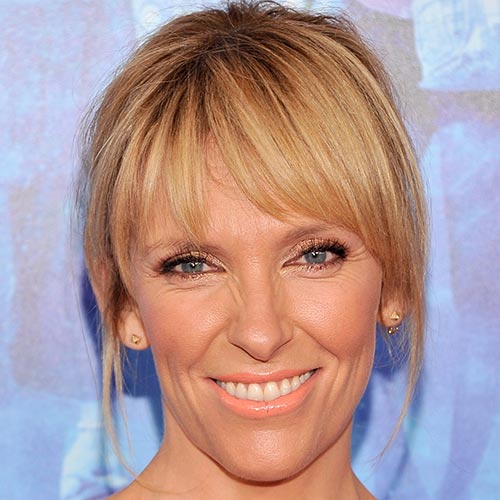 Actresses answer: TONI COLLETTE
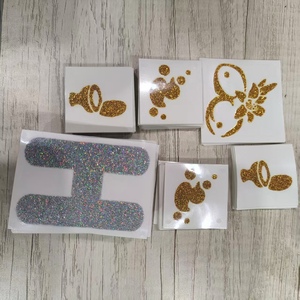 Adesivo per Tatuaggio Temporaneo Personalizzato di Alta Qualità, Arte Corporea con Trasferimento ad Acqua - Product Image 6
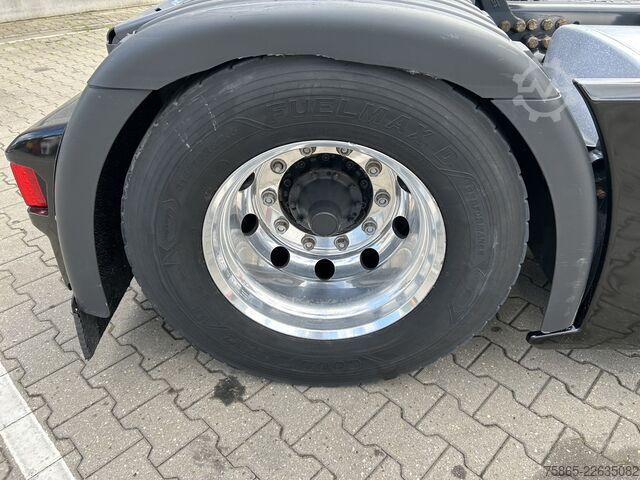 Standart-SZM Scania S500 Highline / Retarder / 879 dkm / Stand Airc...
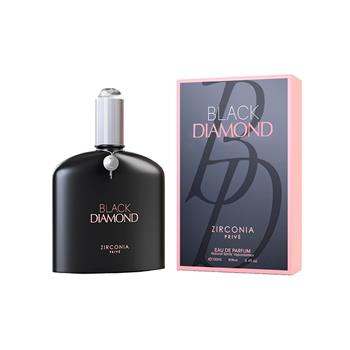 Black Diamond Zircônia Privê - EDP Perfume Feminino 100ml - Zircônia Privê Atacado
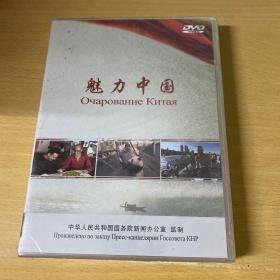 魅力中国 全新DVD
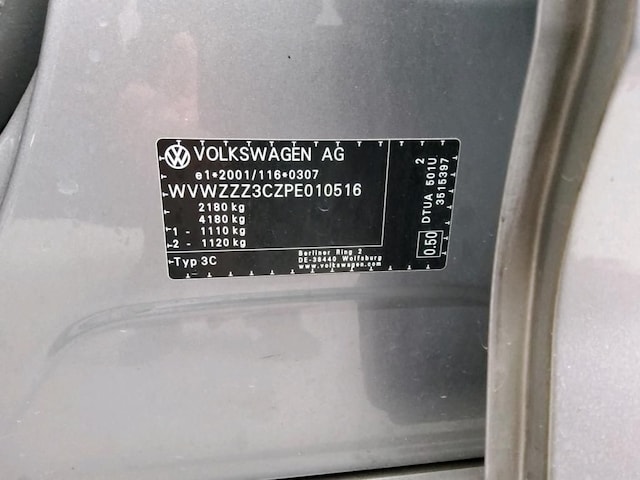 Volkswagen Passat 2.0 TDI Business DSG Variant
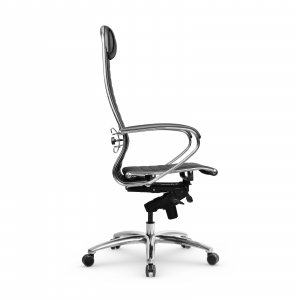 Офисное кресло Samurai K-1.04 Infinity Easy Clean, Черный, Арт. z509339315 в магазине 5kresel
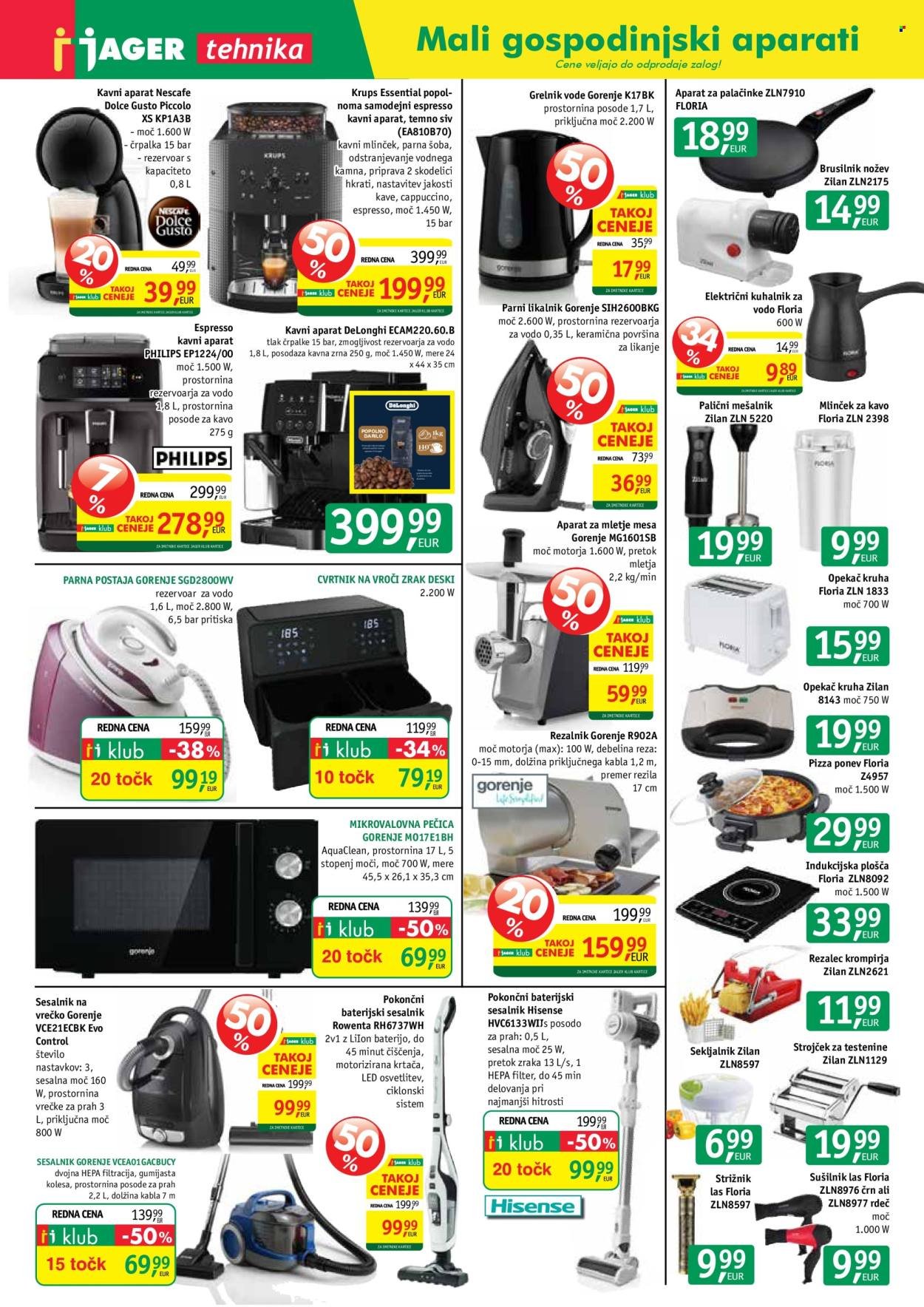 JAGER katalog - Katalog tehnika (2025-11-26 - 2025-12-02)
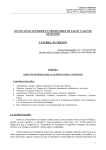 nutrición i - Instituto de Formación Docente Continua San Luis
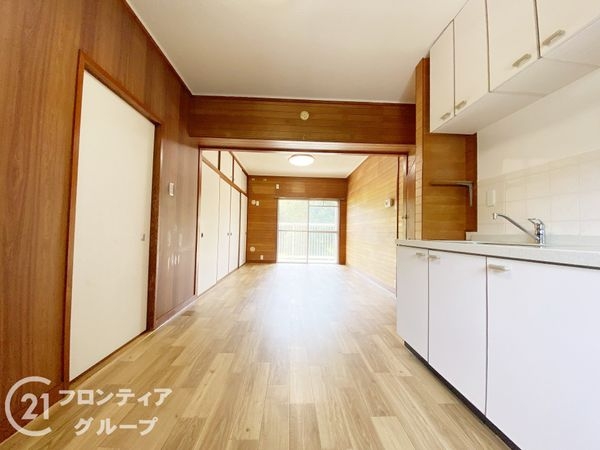 陵南住宅弐号棟　中古マンション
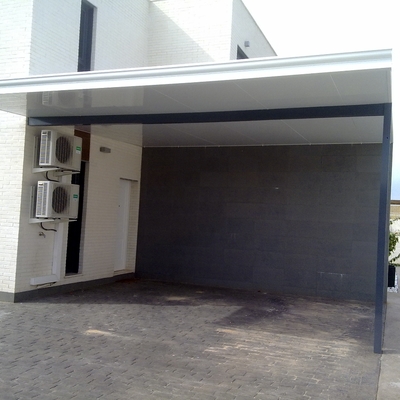 Techo Ligero panel de aluminio(52mm)1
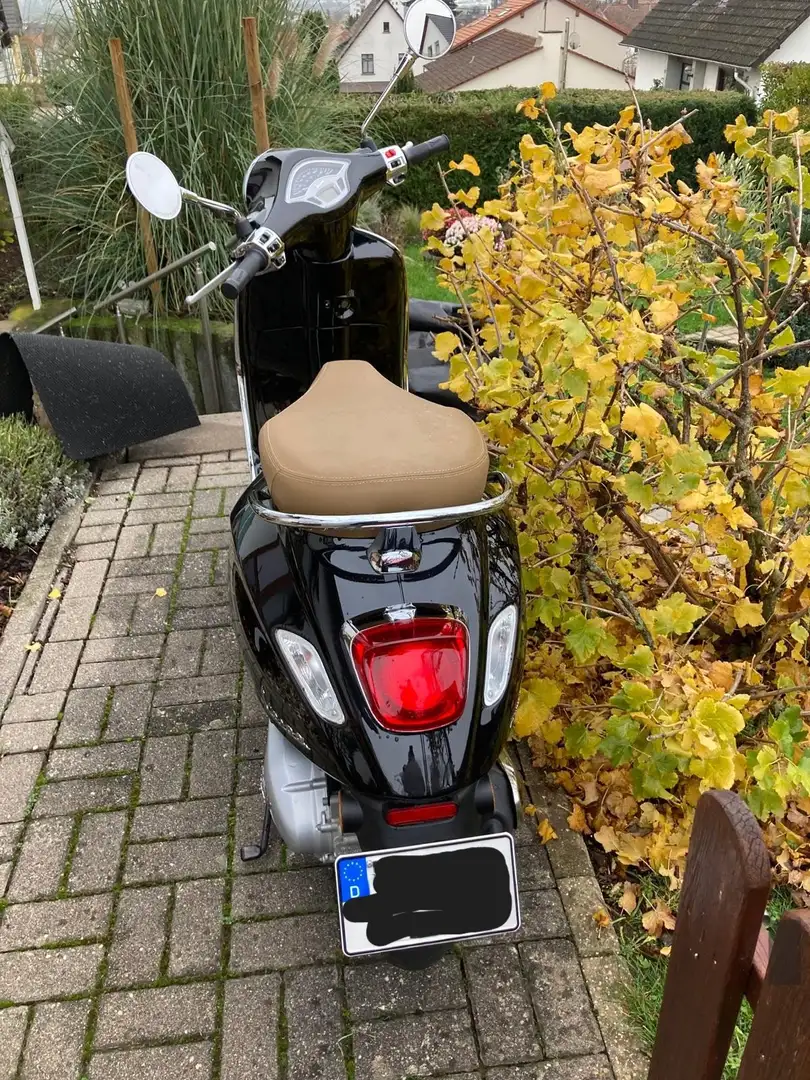 Vespa Primavera 125 ABS Negru - 2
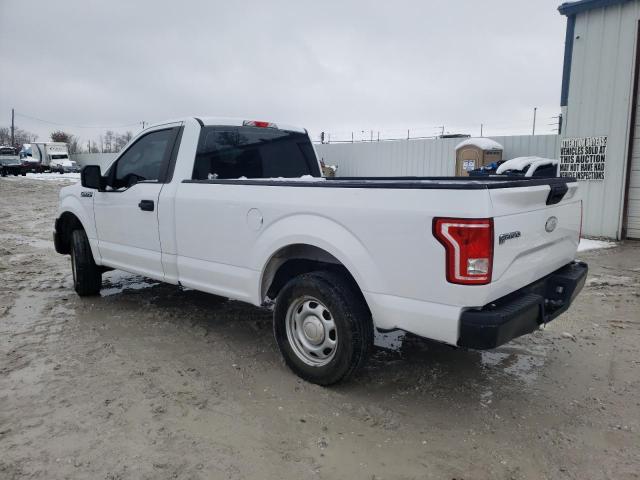 Photo 2 from auction – 2016 FORD F150 with VIN 1FTMF1C86GKD55048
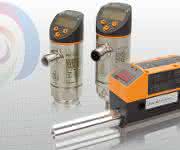Durchflusssensoren von ifm electronic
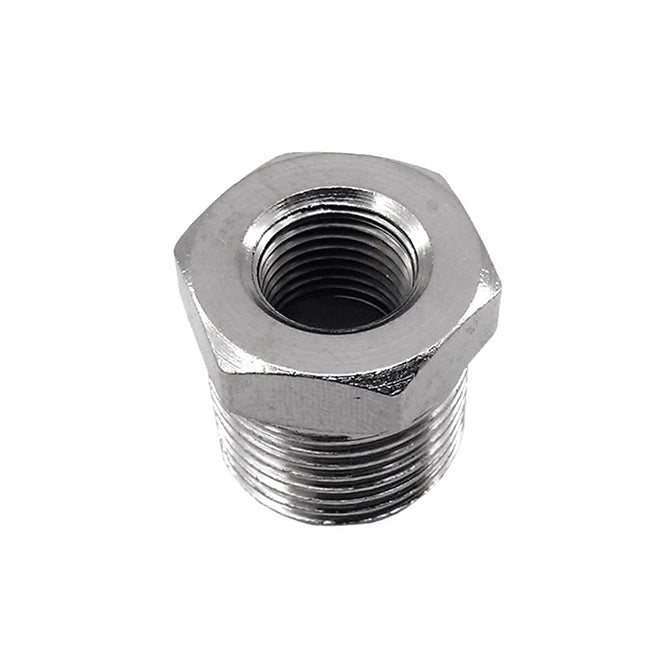 Nitrous Express 16148 3/8 MALE NPT X 1/4 FEMALE NPT REDUCER - Truck Part Superstore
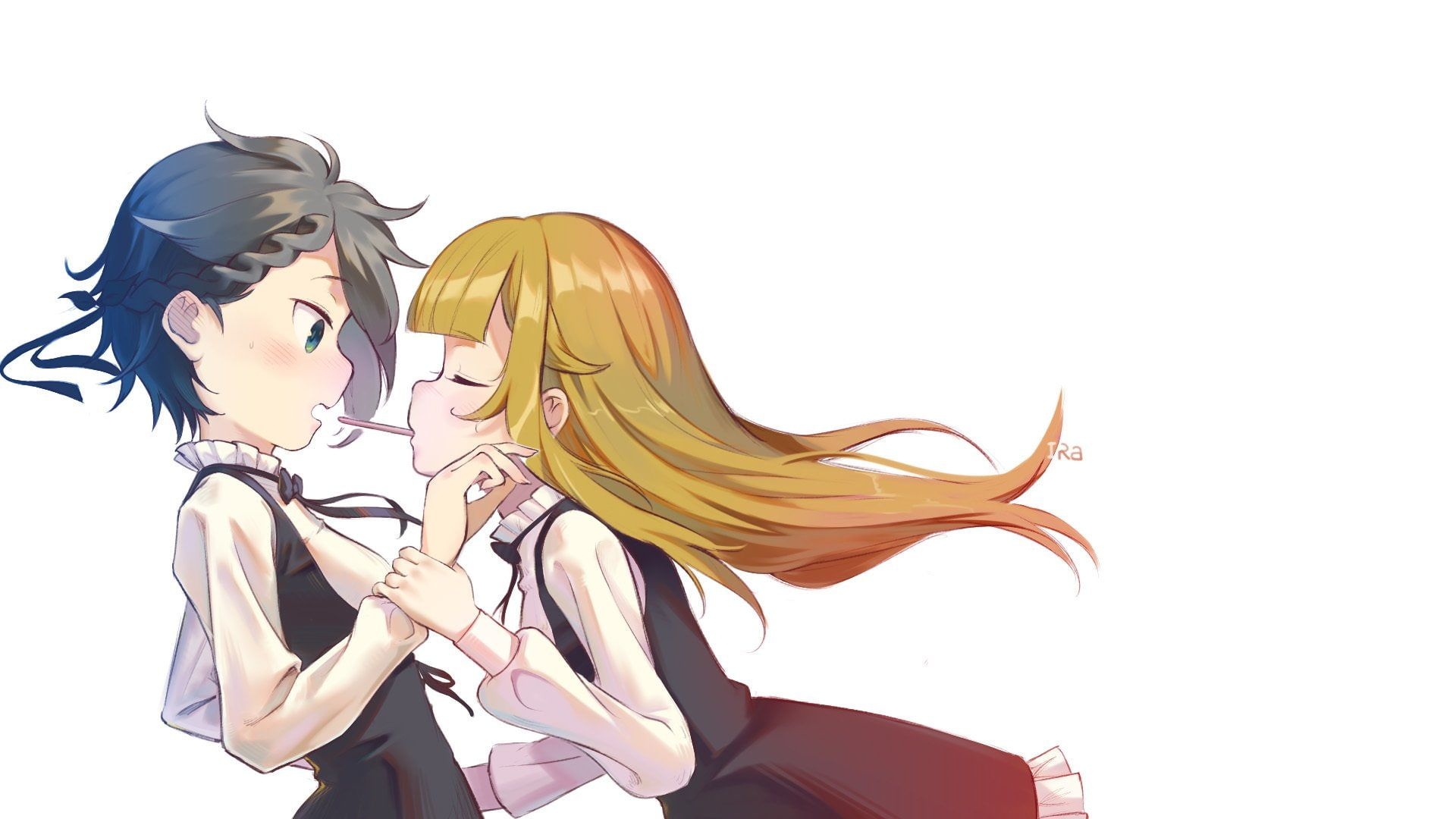 1920x1080 Anime, Princess Principal, Ange, Princess princess, Desktop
*****
■ Task item
An exact copy is required of the lines from the one holding "Durchflusssensoren von ifm electronic" to the end of the entries above, both included; no pictures belong in it.

■ Written response
Durchflusssensoren von ifm electronic
 Nitrous Express 16148 3/8 MALE NPT X 1/4 FEMALE NPT REDUCER - Truck Part Superstore
 1920x1080 Anime, Princess Principal, Ange, Princess princess, Desktop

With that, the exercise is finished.